>> Begin Data listing

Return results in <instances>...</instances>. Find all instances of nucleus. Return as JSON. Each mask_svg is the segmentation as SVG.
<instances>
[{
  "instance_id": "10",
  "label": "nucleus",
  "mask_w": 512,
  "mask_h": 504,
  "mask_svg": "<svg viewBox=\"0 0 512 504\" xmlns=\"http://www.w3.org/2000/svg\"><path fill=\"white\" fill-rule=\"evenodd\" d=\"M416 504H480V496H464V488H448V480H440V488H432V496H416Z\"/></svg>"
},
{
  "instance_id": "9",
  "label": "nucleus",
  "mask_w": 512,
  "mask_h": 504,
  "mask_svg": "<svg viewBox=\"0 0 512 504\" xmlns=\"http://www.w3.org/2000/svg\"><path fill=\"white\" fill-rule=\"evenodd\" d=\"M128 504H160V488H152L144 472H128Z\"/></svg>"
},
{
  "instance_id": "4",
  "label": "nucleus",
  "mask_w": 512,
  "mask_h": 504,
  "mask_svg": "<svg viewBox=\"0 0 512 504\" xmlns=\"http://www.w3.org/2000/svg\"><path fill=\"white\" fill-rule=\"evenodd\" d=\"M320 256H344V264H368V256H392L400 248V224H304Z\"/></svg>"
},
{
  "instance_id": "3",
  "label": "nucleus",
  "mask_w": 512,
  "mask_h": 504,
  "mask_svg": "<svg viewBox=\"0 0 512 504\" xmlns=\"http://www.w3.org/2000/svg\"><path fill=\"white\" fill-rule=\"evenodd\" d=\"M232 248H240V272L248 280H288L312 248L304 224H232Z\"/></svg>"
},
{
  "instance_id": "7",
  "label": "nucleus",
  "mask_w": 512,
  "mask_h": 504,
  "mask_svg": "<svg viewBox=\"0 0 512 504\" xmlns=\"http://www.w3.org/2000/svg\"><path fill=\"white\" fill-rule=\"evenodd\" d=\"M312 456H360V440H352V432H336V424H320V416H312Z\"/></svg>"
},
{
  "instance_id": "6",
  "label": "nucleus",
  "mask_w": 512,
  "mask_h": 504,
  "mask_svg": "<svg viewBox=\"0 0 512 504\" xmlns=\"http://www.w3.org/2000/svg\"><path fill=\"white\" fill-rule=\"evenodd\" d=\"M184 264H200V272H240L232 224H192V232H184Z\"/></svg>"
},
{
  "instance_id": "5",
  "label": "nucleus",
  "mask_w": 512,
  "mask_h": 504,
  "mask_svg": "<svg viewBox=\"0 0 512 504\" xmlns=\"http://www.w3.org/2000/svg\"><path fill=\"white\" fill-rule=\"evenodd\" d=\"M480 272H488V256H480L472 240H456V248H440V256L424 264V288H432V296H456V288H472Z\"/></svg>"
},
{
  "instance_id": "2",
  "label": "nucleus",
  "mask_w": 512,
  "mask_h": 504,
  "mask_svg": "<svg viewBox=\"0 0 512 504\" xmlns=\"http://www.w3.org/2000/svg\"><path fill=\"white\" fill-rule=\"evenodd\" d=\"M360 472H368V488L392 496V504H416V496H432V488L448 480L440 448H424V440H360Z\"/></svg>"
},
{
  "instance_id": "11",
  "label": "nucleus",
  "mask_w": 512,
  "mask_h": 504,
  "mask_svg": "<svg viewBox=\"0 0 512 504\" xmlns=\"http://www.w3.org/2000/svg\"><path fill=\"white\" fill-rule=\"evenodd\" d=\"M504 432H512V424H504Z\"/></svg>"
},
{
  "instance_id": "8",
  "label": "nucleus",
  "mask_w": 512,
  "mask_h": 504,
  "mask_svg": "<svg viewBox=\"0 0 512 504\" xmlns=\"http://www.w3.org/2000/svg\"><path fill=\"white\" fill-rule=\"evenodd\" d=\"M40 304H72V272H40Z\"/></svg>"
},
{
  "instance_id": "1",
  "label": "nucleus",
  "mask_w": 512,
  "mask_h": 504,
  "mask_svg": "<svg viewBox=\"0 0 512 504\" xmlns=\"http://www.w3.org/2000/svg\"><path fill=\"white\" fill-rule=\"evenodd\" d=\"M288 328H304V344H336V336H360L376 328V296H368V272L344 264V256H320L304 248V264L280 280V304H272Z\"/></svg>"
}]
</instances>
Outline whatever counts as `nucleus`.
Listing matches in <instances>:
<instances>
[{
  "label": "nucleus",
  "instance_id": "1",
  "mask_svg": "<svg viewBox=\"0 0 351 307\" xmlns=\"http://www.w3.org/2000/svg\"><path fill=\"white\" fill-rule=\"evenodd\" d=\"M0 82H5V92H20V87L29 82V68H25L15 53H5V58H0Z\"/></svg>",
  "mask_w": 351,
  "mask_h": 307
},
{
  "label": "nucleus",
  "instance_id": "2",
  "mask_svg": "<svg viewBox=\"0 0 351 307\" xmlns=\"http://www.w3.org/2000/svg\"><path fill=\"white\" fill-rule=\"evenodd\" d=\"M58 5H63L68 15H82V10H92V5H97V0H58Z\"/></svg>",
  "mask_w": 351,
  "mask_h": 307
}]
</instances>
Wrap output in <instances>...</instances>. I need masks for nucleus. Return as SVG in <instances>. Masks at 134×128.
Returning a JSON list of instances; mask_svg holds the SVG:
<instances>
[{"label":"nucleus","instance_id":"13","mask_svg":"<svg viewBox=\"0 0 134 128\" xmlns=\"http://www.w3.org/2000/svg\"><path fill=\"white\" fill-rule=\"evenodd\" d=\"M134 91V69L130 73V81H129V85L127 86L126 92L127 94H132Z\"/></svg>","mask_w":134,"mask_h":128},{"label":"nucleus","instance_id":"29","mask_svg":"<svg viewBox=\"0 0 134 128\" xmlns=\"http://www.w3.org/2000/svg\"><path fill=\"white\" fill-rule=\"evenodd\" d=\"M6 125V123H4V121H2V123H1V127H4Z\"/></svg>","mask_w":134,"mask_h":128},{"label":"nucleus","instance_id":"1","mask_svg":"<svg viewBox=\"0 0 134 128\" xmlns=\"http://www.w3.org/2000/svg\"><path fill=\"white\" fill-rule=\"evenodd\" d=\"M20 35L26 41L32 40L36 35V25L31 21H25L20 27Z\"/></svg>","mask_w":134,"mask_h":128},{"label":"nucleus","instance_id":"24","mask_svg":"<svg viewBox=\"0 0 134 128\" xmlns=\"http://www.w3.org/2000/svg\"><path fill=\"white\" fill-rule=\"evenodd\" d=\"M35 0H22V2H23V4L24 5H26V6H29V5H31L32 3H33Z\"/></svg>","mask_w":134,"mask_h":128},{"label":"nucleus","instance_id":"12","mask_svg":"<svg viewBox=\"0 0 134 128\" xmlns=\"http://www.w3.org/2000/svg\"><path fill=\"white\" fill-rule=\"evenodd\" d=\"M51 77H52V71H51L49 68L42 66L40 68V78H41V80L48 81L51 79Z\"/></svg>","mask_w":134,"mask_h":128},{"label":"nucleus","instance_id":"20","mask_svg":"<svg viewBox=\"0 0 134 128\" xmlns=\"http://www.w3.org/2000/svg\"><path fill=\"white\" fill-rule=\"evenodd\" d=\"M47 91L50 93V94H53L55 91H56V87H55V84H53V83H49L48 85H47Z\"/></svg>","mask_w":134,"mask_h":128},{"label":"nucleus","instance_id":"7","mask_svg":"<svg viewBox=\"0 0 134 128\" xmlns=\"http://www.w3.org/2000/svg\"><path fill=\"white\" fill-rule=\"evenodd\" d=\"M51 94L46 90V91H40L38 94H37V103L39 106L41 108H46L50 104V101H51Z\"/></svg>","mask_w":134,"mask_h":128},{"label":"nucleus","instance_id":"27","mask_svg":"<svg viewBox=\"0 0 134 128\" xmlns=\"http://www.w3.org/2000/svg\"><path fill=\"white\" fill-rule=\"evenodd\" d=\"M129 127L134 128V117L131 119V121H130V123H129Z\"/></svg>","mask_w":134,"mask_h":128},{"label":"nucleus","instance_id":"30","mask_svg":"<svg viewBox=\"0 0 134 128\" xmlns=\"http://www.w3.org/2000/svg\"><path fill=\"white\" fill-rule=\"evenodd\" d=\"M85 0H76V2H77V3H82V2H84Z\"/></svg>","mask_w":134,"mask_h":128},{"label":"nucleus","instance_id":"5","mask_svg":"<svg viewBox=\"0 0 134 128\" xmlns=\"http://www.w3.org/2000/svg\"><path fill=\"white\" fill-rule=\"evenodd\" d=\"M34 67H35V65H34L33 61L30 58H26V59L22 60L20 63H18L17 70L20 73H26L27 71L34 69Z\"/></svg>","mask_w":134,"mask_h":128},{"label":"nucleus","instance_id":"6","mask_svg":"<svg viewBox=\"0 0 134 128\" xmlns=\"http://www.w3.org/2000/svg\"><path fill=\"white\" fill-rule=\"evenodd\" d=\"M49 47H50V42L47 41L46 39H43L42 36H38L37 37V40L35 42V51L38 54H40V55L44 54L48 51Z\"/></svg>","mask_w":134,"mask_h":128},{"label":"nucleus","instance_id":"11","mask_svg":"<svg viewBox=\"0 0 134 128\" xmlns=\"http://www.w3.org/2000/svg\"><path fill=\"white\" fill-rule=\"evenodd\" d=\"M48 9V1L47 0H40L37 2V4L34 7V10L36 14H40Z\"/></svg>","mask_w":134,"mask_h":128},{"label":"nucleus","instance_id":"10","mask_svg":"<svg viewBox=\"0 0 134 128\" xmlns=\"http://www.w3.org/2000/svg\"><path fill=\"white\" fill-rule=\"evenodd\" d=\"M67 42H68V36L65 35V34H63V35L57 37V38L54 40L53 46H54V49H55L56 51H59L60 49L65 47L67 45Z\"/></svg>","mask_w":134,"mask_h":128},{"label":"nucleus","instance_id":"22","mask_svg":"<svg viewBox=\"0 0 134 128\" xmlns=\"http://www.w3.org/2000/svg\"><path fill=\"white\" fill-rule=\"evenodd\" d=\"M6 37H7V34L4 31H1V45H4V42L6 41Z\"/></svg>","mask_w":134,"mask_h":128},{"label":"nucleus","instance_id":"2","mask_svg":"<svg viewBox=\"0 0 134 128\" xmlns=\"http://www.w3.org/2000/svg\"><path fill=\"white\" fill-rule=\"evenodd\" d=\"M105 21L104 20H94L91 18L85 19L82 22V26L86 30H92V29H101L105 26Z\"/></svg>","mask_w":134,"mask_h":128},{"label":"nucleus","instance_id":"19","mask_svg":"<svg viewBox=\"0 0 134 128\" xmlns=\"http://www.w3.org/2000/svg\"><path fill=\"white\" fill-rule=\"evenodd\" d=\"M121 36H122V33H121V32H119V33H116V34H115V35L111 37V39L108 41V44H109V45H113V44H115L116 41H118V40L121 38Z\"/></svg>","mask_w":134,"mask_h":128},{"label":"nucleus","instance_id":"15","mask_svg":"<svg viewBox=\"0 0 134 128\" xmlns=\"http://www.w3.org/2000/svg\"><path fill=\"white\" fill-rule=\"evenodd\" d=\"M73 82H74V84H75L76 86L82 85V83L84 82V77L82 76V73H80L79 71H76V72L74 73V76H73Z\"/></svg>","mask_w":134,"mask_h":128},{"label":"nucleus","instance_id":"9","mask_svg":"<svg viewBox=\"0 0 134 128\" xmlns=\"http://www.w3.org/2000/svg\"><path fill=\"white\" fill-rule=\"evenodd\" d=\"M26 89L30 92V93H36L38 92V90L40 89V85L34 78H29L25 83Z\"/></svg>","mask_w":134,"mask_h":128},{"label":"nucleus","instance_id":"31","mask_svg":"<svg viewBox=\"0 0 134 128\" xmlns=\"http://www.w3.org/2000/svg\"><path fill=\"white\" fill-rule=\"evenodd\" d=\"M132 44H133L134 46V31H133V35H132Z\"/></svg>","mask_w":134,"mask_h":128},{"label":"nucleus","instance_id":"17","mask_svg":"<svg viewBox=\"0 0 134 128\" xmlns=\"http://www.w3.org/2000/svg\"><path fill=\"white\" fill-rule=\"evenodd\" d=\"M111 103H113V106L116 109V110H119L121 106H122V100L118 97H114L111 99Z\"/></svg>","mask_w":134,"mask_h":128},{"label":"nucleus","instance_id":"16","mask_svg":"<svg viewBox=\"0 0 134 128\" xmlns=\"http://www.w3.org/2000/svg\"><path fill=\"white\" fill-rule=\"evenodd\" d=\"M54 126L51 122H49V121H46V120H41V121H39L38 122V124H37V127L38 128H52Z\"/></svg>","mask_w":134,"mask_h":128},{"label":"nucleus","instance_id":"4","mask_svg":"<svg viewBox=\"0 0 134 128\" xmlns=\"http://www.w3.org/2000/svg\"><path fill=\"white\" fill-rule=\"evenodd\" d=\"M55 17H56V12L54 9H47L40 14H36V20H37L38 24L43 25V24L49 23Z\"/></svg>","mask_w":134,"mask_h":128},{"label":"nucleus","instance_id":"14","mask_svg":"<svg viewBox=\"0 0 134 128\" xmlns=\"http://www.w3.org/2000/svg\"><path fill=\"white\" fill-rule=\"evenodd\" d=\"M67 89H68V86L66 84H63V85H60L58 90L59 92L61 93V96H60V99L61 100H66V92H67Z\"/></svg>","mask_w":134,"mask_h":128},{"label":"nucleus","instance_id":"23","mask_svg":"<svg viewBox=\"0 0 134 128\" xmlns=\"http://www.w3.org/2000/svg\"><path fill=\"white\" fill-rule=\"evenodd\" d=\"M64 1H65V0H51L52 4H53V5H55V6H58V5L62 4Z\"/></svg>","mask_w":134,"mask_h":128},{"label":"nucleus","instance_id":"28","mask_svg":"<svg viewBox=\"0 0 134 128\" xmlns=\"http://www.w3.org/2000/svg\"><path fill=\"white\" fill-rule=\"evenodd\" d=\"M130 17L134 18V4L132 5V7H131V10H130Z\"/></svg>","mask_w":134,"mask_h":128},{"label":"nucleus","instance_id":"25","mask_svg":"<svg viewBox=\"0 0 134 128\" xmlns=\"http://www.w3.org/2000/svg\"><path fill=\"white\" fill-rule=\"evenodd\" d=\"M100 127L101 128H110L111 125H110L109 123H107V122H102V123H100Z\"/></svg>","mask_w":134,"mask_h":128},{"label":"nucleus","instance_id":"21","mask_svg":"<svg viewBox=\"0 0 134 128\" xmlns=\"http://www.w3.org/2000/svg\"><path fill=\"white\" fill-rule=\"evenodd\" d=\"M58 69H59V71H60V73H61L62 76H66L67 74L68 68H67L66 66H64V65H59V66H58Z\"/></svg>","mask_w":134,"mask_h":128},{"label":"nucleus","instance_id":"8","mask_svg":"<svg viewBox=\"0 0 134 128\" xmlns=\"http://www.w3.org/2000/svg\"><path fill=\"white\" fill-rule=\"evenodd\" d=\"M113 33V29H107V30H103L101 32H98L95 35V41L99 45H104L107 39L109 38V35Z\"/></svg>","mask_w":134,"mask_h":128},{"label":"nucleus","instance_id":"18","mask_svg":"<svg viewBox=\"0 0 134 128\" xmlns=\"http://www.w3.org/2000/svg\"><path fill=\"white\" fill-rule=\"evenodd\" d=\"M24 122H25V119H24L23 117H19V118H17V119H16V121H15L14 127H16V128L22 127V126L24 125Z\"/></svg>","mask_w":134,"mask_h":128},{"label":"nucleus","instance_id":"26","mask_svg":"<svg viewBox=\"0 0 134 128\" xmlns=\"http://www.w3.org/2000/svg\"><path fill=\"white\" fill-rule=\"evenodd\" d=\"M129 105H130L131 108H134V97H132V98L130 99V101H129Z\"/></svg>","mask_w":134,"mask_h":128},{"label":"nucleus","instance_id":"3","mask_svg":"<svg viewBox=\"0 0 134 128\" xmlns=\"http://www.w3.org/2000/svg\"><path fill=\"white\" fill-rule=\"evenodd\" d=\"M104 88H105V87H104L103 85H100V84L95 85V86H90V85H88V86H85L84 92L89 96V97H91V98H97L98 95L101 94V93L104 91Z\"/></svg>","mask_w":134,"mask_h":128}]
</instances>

>> End Data listing

**To do**
List every line of the data above that contains the string "JSON", treating uppercase and lowercase as distinct.

**The response**
Return results in <instances>...</instances>. Find all instances of nucleus. Return as JSON. Each mask_svg is the segmentation as SVG.
Returning a JSON list of instances; mask_svg holds the SVG:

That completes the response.